(TEXT):
****************************************

Malaysia soon emulated in a pragmatic way. Other countries in the Middle East, Asia and Africa followed suit.
And it worked in the end. Islamic banking flourished. Now so many countries claim to have achieved excellence in Islamic banking and Finance, like Bahrain, Singapore, London and Dubai.
Estimates of the size of Islamic banking industry vary between US$300 billion to $400 billion of Shariah compliant assets with some 280 Islamic banks in 48 countries and 300 Islamic windows. The potential remains huge with a sustained growth over the past many years of more than 15% per annum.
Investors from the GCC alone have invested over US$1.2 trillion in international assets, predominantly in the US and Europe. Islamic insurance lagged behind for a while during the 1980's but over the last decade, this too has gathered momentum. It has started to make inroads into market share of conventional business.
The potential is phenomenal in life insurance where conventional products have not made any real impact reflecting less than $1 of life premium per capita in Saudi Arabia. The potential is many times more, possibly US$10 per capita in a country where population is in excess of 24 million.
The size of takaful industry estimated for 2002 at US$2 billion, is likely to exceed US$12 billion in the next ten years, with assets under management of some US$30 billion if the current trends continue.
The Following highlights some of the characteristics of a takaful company with some FAQs:
A takaful company must have all of the following characteristics:
1. Its Memorandum and Articles should be non-contradictory to Shariah norms.
2. Its Investment management must be Shariah compliant and for Islamic windows all financial transactions related to takaful must be distinguishable separately.
3. Its products must be clear and transparent as to benefits, charges and operations.
4. The contract of takaful must be based on recognized Shariah norms of methods and principles.
5. The Policy must be unambiguous and the structure and operation must minimize doubt (al-gharar) and maisir (exploitation) through contracts and concepts based on collective rights, clarity of role of the company, ownership of funds and profit sharing.
6. The operations must generate goodwill for the society and community in the long run
7. A demonstrable balance must be maintained between making profits and in serving customer needs, i.e., between shareholder interests and interests of the society.

****************************************

(MATERIAL PROVIDED):

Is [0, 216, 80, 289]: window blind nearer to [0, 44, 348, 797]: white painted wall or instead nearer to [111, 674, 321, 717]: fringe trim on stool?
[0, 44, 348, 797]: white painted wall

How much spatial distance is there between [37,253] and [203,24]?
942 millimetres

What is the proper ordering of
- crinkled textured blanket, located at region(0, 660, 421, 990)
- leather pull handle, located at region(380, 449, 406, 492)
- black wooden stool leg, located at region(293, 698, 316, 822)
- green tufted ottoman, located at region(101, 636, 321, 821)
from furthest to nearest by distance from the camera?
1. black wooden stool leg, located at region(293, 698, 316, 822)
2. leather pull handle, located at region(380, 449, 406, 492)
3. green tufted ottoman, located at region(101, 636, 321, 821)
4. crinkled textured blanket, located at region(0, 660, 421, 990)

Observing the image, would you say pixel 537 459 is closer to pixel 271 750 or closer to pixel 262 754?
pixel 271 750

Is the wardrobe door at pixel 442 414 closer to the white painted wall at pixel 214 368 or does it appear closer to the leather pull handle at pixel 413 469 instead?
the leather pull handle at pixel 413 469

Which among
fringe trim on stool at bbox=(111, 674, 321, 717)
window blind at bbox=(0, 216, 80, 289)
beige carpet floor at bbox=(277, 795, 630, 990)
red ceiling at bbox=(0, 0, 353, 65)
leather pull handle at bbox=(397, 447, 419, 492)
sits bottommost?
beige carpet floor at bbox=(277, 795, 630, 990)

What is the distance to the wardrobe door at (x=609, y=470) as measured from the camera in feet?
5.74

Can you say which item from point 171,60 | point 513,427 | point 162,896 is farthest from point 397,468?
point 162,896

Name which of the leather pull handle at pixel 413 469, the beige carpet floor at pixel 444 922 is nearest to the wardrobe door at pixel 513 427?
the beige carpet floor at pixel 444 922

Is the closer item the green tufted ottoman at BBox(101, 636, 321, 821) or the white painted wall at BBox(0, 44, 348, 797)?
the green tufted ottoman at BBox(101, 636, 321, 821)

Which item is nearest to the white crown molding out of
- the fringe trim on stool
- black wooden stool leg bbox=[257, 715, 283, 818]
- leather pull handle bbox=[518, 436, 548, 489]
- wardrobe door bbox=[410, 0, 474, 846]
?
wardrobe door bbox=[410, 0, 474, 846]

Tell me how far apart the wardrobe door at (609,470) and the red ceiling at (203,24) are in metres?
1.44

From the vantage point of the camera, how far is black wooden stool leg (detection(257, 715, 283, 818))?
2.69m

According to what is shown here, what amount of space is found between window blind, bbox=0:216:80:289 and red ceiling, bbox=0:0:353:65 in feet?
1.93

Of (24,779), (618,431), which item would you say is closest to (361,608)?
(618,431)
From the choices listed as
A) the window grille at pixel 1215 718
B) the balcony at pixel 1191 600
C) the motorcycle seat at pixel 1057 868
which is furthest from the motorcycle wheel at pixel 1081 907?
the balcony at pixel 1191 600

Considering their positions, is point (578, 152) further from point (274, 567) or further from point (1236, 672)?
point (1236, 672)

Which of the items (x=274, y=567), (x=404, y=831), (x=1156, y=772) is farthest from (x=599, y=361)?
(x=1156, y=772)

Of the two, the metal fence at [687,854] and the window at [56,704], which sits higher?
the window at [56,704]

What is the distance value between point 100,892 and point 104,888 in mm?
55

****************************************

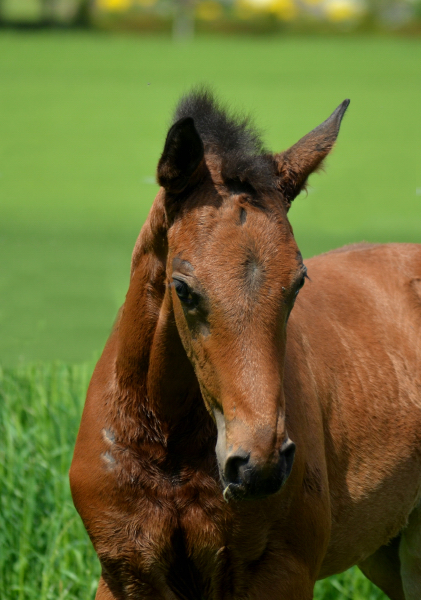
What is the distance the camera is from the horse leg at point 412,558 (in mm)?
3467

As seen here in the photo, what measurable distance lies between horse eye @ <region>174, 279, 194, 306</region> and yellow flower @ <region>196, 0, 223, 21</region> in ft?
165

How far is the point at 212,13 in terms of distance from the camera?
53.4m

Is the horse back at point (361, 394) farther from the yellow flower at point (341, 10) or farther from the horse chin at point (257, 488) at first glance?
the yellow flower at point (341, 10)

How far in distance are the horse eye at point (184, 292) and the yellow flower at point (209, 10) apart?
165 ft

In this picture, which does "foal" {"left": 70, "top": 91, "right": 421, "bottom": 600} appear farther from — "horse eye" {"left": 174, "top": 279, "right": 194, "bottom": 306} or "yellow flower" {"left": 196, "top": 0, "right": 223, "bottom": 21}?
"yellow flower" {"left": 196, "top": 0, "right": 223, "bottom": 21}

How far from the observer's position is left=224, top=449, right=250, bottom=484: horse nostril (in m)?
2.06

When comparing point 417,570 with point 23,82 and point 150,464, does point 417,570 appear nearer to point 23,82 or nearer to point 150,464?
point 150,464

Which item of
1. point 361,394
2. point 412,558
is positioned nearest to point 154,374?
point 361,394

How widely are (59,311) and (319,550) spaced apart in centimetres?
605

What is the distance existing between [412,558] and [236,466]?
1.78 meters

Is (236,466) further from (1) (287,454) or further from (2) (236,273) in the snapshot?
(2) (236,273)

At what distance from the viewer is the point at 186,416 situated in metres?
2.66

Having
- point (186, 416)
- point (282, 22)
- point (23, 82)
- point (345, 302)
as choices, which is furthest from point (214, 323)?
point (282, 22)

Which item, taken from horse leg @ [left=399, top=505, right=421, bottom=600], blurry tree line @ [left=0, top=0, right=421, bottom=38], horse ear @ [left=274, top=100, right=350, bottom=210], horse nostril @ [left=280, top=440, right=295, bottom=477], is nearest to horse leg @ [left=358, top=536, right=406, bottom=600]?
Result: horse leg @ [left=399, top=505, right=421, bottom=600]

****************************************

(TASKS TO CARRY OUT):
a) In the text on Islamic banking and takaful, what was the estimated size of the takaful industry in 2002?
b) Pick up the text on Islamic banking and takaful after its last sentence and continue writing it.

(RESPONSES TO THE TASKS):
a) US$2 billion

b)
Is Co-operative same as Takaful?
A co-operative insurance company could be a normal conventional company as the concepts of insurance are based on law of large numbers.
Many argue that the aspect of law of large numbers makes an insurance fund a co-operative fund, which benefits the policyholders collectively.
But the real question is who owns the fund in this instance? The shareholders own the fund. The policy document is contractual basis between the company and the policyholder to pay the benefits and receive the premiums.
Beyond that, the policyholder has no right over the insurance funds. That is not so in a takaful company.
Is Takaful same as a Mutual Company?
A mutual company has no access to external capital. Its policyholders are its shareholders and it has to manage its affairs out of premiums. That is different from a takaful company, which has its own shareholders, and must maintain two accounts (policyholders and shareholders) separately.
Takaful is an ethical and fair way to insure. It's a win-win proposition for all parties in the business. It generates a spirit of goodwill amongst the community and can be used to develop micro-insurance or takaful solutions for masses.
Takaful is all to do with fulfilling the perceptions of customers. Insurance to them is interesting when they see it through the ‘fair' and ‘ethical' filters of takaful. This is especially so in case of life insurance.
A universal recognition of this fact would lead us to provide insurance that is good for everybody and not just for those who show preference for something that is Islamic.